What the exercise asks:
The entries are to be duplicated exactly, though any picture in them must be omitted.
*** Material for the task Section Begins ***
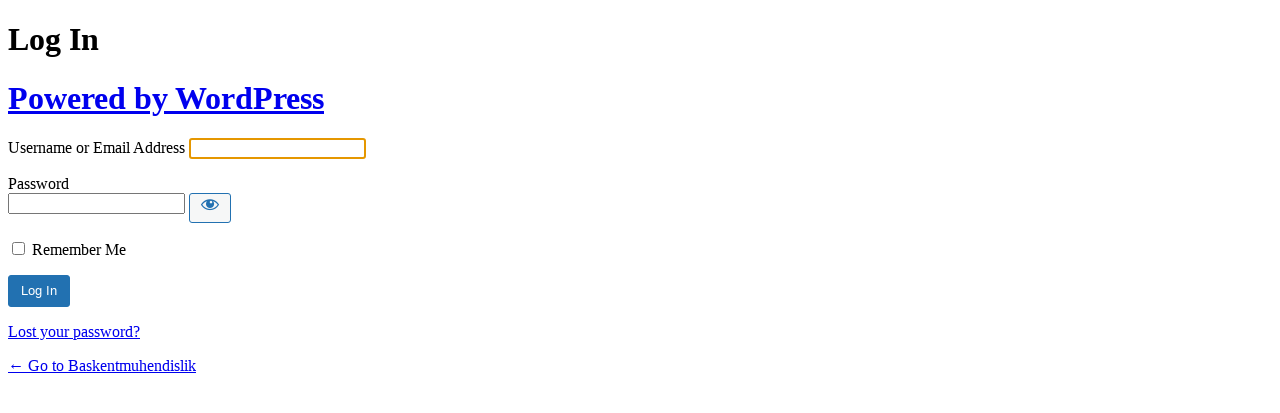

--- FILE ---
content_type: text/html; charset=UTF-8
request_url: https://baskentmuhendislik.com/sendiko_dawuh?redirect_to=https%3A%2F%2Fbaskentmuhendislik.com%2Fhow-does-latent-semantic-indexing-affect-search-engine-optimization.html
body_size: 1947
content:
<!DOCTYPE html>
	<html lang="en-US">
	<head>
	<meta http-equiv="Content-Type" content="text/html; charset=UTF-8" />
	<title>Log In &lsaquo; Baskentmuhendislik &#8212; WordPress</title>
	<meta name='robots' content='max-image-preview:large, noindex, noarchive' />
<link rel='stylesheet' id='dashicons-css' href='https://baskentmuhendislik.com/wp-includes/css/dashicons.min.css?ver=6.9' media='all' />
<link rel='stylesheet' id='buttons-css' href='https://baskentmuhendislik.com/wp-includes/css/buttons.min.css?ver=6.9' media='all' />
<link rel='stylesheet' id='forms-css' href='https://baskentmuhendislik.com/wp-admin/css/forms.min.css?ver=6.9' media='all' />
<link rel='stylesheet' id='l10n-css' href='https://baskentmuhendislik.com/wp-admin/css/l10n.min.css?ver=6.9' media='all' />
<link rel='stylesheet' id='login-css' href='https://baskentmuhendislik.com/wp-admin/css/login.min.css?ver=6.9' media='all' />
	<meta name='referrer' content='strict-origin-when-cross-origin' />
		<meta name="viewport" content="width=device-width, initial-scale=1.0" />
	<link rel="icon" href="https://baskentmuhendislik.com/wp-content/uploads/2025/06/cropped-cover-scaled-1-32x32.png" sizes="32x32" />
<link rel="icon" href="https://baskentmuhendislik.com/wp-content/uploads/2025/06/cropped-cover-scaled-1-192x192.png" sizes="192x192" />
<link rel="apple-touch-icon" href="https://baskentmuhendislik.com/wp-content/uploads/2025/06/cropped-cover-scaled-1-180x180.png" />
<meta name="msapplication-TileImage" content="https://baskentmuhendislik.com/wp-content/uploads/2025/06/cropped-cover-scaled-1-270x270.png" />
	</head>
	<body class="login no-js login-action-login wp-core-ui  locale-en-us">
	<script>
document.body.className = document.body.className.replace('no-js','js');
</script>

				<h1 class="screen-reader-text">Log In</h1>
			<div id="login">
		<h1 role="presentation" class="wp-login-logo"><a href="https://wordpress.org/">Powered by WordPress</a></h1>
	
		<form name="loginform" id="loginform" action="https://baskentmuhendislik.com/sendiko_dawuh" method="post">
			<p>
				<label for="user_login">Username or Email Address</label>
				<input type="text" name="log" id="user_login" class="input" value="" size="20" autocapitalize="off" autocomplete="username" required="required" />
			</p>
*** Material for the task Section Ends ***
Reply to the exercise:
--- FILE ---
content_type: text/html; charset=UTF-8
request_url: https://baskentmuhendislik.com/sendiko_dawuh?redirect_to=https%3A%2F%2Fbaskentmuhendislik.com%2Fhow-does-latent-semantic-indexing-affect-search-engine-optimization.html
body_size: 1947
content:
<!DOCTYPE html>
	<html lang="en-US">
	<head>
	<meta http-equiv="Content-Type" content="text/html; charset=UTF-8" />
	<title>Log In &lsaquo; Baskentmuhendislik &#8212; WordPress</title>
	<meta name='robots' content='max-image-preview:large, noindex, noarchive' />
<link rel='stylesheet' id='dashicons-css' href='https://baskentmuhendislik.com/wp-includes/css/dashicons.min.css?ver=6.9' media='all' />
<link rel='stylesheet' id='buttons-css' href='https://baskentmuhendislik.com/wp-includes/css/buttons.min.css?ver=6.9' media='all' />
<link rel='stylesheet' id='forms-css' href='https://baskentmuhendislik.com/wp-admin/css/forms.min.css?ver=6.9' media='all' />
<link rel='stylesheet' id='l10n-css' href='https://baskentmuhendislik.com/wp-admin/css/l10n.min.css?ver=6.9' media='all' />
<link rel='stylesheet' id='login-css' href='https://baskentmuhendislik.com/wp-admin/css/login.min.css?ver=6.9' media='all' />
	<meta name='referrer' content='strict-origin-when-cross-origin' />
		<meta name="viewport" content="width=device-width, initial-scale=1.0" />
	<link rel="icon" href="https://baskentmuhendislik.com/wp-content/uploads/2025/06/cropped-cover-scaled-1-32x32.png" sizes="32x32" />
<link rel="icon" href="https://baskentmuhendislik.com/wp-content/uploads/2025/06/cropped-cover-scaled-1-192x192.png" sizes="192x192" />
<link rel="apple-touch-icon" href="https://baskentmuhendislik.com/wp-content/uploads/2025/06/cropped-cover-scaled-1-180x180.png" />
<meta name="msapplication-TileImage" content="https://baskentmuhendislik.com/wp-content/uploads/2025/06/cropped-cover-scaled-1-270x270.png" />
	</head>
	<body class="login no-js login-action-login wp-core-ui  locale-en-us">
	<script>
document.body.className = document.body.className.replace('no-js','js');
</script>

				<h1 class="screen-reader-text">Log In</h1>
			<div id="login">
		<h1 role="presentation" class="wp-login-logo"><a href="https://wordpress.org/">Powered by WordPress</a></h1>
	
		<form name="loginform" id="loginform" action="https://baskentmuhendislik.com/sendiko_dawuh" method="post">
			<p>
				<label for="user_login">Username or Email Address</label>
				<input type="text" name="log" id="user_login" class="input" value="" size="20" autocapitalize="off" autocomplete="username" required="required" />
			</p>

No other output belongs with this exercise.